Comment ? Est-ce que sa maîtresse lui a parlé de moi ?

FRONTIN

Si elle en a parlé ! On ne tarit point, tous les échos du pays nous connaissent, on languit, on soupire, on demande quand nous finirons, peut-être qu'à la fin du jour on nous sommera d'épouser : c'est ce que j'en puis juger sur les discours de Lisette, et la chose vaut la peine qu'on y pense. Clarice, fille de qualité, d'un côté, Lisette, fille de condition, de l'autre, cela est bon : la race des Frontins et des Ergastes ne rougira point de leur devoir son entrée dans le monde, et de leur donner la préférence.

ERGASTE

Il faut que l'amour t'ait tourné la tête, explique-toi donc mieux ! Aurais-je le bonheur de ne pas déplaire à Clarice ?

FRONTIN

Eh ! Monsieur, comment vous expliquez-vous vous-même ? Vous parlez du ton d'un suppliant, et c'est à nous à qui on présente requête.
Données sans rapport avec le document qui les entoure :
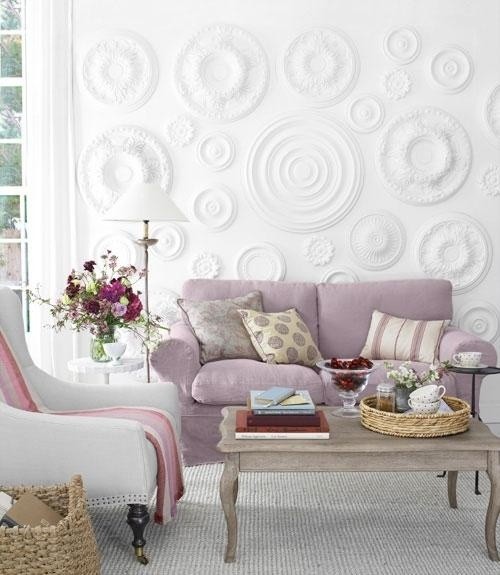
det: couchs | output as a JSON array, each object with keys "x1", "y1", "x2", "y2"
[{"x1": 152, "y1": 277, "x2": 498, "y2": 468}]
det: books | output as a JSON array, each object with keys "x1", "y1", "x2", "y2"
[
  {"x1": 1, "y1": 491, "x2": 64, "y2": 530},
  {"x1": 236, "y1": 387, "x2": 332, "y2": 441}
]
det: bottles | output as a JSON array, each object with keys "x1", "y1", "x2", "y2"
[{"x1": 378, "y1": 386, "x2": 394, "y2": 411}]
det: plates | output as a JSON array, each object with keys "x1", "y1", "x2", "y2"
[{"x1": 450, "y1": 363, "x2": 490, "y2": 370}]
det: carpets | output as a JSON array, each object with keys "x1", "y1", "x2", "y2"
[{"x1": 80, "y1": 464, "x2": 500, "y2": 573}]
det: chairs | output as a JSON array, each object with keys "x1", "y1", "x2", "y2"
[{"x1": 2, "y1": 287, "x2": 185, "y2": 567}]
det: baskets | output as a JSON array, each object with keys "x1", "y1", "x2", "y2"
[
  {"x1": 0, "y1": 473, "x2": 103, "y2": 575},
  {"x1": 359, "y1": 393, "x2": 472, "y2": 438}
]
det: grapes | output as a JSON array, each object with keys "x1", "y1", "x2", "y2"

Je vous félicite, au reste, vous avez dans votre victoire un accident glorieux que je n'ai pas dans la mienne : on avait juré de garder le célibat, vous triomphez du serment. Je n'ai point cet honneur-là, moi, je ne triomphe que d'une fille qui n'avait juré de rien.

ERGASTE

Eh ! dis-moi naturellement si l'on a du penchant pour moi.